Hezbollah, after sweeping elections in the
south of the country on June 5 in Lebanon's
staggered polls, laughed at American demands that
it disarm. Hamas holds the balance of power in
Palestine after Mahmoud Abbas postponed
parliamentary elections scheduled for July 17.
Syria, meanwhile, went back to its usual business
of intimidating local as well as Lebanese
opponents. And on June 8, Iraq's Shi'ite and
Kurdish leaders embraced the ethnic militias now
engaged in a low-level civil war with the
country's Sunni Arabs.
What should
frighten Washington is not the quantity, but
rather the character of attacks against coalition
forces and their Iraqi auxiliaries. The resistance
lost its capacity for frontal assault after
Fallujah, but has undiminished capacity for
suicide attacks, a method that bespeaks incurable
desperation. As the chart below makes clear, the
consistency of the coalition casualty rate
suggests that a broader trend is at work, rather
than a few instances of die-hard fanaticism. It is
hard to obtain accurate monthly data for
casualties among Iraqi forces, but they scale the
same way.
Blowing oneself up to
kill one's enemy is not the sort of gesture we
expect from groups that have given serious thought
to parliamentary democracy. The US authorities now
admit that foreign fighters comprise an
insignificant fraction of Iraqi resisters. It is
not only the Islamist fanatics, but also the
locals who walk into a crowd of Iraqi police
recruits with a bomb belt.
Washington
still refuses to believe that the Iraqis
themselves are driving the situation toward civil
war.
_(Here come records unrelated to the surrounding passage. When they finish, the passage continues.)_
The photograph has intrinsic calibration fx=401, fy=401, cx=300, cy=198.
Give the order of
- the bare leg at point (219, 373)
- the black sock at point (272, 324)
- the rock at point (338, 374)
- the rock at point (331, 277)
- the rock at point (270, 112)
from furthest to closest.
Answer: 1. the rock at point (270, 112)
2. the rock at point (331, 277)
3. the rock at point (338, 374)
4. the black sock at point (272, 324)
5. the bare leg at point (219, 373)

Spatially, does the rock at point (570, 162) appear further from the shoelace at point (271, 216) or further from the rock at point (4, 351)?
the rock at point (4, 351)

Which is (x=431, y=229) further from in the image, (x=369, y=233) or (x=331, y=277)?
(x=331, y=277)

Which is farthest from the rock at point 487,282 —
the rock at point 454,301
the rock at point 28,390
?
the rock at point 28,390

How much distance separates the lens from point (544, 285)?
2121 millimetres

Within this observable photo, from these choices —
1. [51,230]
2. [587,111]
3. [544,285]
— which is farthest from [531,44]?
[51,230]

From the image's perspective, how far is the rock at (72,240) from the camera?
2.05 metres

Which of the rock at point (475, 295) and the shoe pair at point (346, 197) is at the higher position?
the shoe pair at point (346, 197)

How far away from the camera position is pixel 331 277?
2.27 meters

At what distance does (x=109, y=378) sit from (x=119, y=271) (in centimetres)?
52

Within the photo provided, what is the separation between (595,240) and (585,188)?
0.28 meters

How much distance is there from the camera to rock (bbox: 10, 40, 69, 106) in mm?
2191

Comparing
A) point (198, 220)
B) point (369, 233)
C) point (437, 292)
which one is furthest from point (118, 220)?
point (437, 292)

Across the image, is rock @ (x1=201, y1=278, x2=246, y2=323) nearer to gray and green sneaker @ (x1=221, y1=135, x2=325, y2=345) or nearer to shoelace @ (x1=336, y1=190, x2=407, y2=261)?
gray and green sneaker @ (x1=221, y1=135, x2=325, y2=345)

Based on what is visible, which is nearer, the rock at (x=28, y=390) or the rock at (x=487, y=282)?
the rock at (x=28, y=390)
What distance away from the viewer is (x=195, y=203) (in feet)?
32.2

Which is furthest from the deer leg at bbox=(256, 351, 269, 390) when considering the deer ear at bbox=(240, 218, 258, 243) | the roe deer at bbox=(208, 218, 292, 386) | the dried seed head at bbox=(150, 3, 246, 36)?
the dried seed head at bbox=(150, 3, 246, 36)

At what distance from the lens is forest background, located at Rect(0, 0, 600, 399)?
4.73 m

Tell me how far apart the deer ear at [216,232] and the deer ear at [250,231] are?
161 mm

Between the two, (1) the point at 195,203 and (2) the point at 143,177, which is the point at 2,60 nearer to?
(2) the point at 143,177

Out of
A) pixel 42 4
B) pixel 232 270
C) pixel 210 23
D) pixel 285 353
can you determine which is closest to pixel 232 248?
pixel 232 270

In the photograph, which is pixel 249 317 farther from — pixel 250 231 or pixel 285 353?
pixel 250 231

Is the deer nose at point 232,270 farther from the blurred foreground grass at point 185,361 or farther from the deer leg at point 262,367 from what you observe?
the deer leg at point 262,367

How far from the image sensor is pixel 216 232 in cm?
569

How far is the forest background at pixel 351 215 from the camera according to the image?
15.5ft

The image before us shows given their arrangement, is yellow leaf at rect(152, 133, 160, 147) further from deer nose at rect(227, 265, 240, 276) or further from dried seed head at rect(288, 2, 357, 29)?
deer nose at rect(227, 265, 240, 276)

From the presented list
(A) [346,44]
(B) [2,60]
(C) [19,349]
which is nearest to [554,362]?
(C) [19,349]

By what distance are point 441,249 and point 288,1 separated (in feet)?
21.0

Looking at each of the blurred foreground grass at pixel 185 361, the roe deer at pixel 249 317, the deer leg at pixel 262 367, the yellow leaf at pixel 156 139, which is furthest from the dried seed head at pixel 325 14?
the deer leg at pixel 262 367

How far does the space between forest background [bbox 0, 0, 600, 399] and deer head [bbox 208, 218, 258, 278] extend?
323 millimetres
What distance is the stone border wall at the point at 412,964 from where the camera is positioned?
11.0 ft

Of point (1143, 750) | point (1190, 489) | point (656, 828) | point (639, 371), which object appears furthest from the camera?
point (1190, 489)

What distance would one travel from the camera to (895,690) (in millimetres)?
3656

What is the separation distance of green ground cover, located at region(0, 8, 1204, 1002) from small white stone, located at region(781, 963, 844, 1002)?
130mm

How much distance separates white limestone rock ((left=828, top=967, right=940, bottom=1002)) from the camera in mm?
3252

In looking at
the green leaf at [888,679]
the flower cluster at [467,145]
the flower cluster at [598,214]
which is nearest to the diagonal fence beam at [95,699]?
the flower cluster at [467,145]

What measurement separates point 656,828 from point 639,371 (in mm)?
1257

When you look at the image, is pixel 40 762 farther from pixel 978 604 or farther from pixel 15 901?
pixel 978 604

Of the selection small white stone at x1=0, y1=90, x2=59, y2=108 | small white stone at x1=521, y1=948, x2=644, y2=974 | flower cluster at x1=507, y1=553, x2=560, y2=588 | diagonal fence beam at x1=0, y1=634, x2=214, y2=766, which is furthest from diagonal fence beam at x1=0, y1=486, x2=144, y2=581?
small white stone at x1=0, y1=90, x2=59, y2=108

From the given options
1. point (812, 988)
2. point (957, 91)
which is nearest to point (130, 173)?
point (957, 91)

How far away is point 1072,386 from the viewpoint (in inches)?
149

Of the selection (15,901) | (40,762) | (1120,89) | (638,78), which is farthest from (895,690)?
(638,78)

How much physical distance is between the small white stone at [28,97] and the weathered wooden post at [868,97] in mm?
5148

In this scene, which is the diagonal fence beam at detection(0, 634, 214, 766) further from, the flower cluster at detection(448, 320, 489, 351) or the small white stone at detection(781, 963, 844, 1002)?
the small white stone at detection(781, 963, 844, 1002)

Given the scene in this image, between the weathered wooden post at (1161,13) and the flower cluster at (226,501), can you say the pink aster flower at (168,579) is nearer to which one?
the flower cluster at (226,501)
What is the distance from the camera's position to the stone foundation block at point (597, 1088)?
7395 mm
Anthony Cordesman of Georgetown University's
Center for Strategic and International Studies, in
a May 12 draft entitled "Iraq's evolving
insurgency", argues:
Key insurgent elements include Arab
and Islamist groups with significant numbers of
foreign volunteers, as well as Iraqi Islamist
extremists, like the one led by Abu Musab
al-Zarqawi. It is unlikely that such groups make
up more [than] 10% of the insurgent force, and
may make up around 5%, but in some ways they are
the most dangerous element in the insurgency
since they seem to be deliberately trying to
provoke a civil war between Iraq's Arab Sunnis
and its Arab Shi'ites, Kurds, and other
minorities. The insurgency already has long been
a low-level civil war, and is being driven
towards a broader Sunni vs Shi'ite conflict by
Islamist extremists. [1] Cordesman, I
think, has missed the point. Even if foreign
Islamists provide more than their due share of the
cannon fodder, Iraqi Sunnis are willing to kill
themselves to get at their American as well as
their Iraqi enemies.
No more than a dozen
or so Sunnis engage in suicide bombings over the
course of a given month, to be sure, and one might
argue that these are singular individuals. But
here the singularity defines the situation. What
sort of population produces such a steady trickle
of suicide bombers, much larger than the
Palestinians sent against the Israelis? One cannot
dismiss the suicide campaign of the Iraq
resistance as Islamist extremism, because their
leaders derive from Saddam Hussein's Ba'athist
regime, which drew on Nazism more than on the
Koran. The Liberation Tigers of Tamil Eelam in Sri
Lanka staged fewer than two dozen such attacks
over the space of a decade. The Sunni rate of
political suicide appears to be the highest in
modern history, excluding a tribe or two of Amazon
aboriginals. [2]
Evidently, the Sunnis see
their prospects differently than does Bush. Rather
than Wal-Mart and the Parent Teachers'
Association, Iraq's Sunnis see an endless horizon
of poverty and humiliation, such as they inflicted
on the Shi'ites in the past. Since the British
installed the Hashemite dynasty in the
Mesopotamian province liberated from the Ottoman
Empire, the Sunnis have held the whip hand against
the Shi'ite majority. A few more seats in Iraq's
parliament will alter their circumstances not a
whit.
The Mesopotamian Sunnis, like
Hezbollah or Hamas, well may understand their
position better than does the president of the
United States. Minorities that have withstood a
thousand years of invasions, oppression and
massacres now face a new and deadlier threat.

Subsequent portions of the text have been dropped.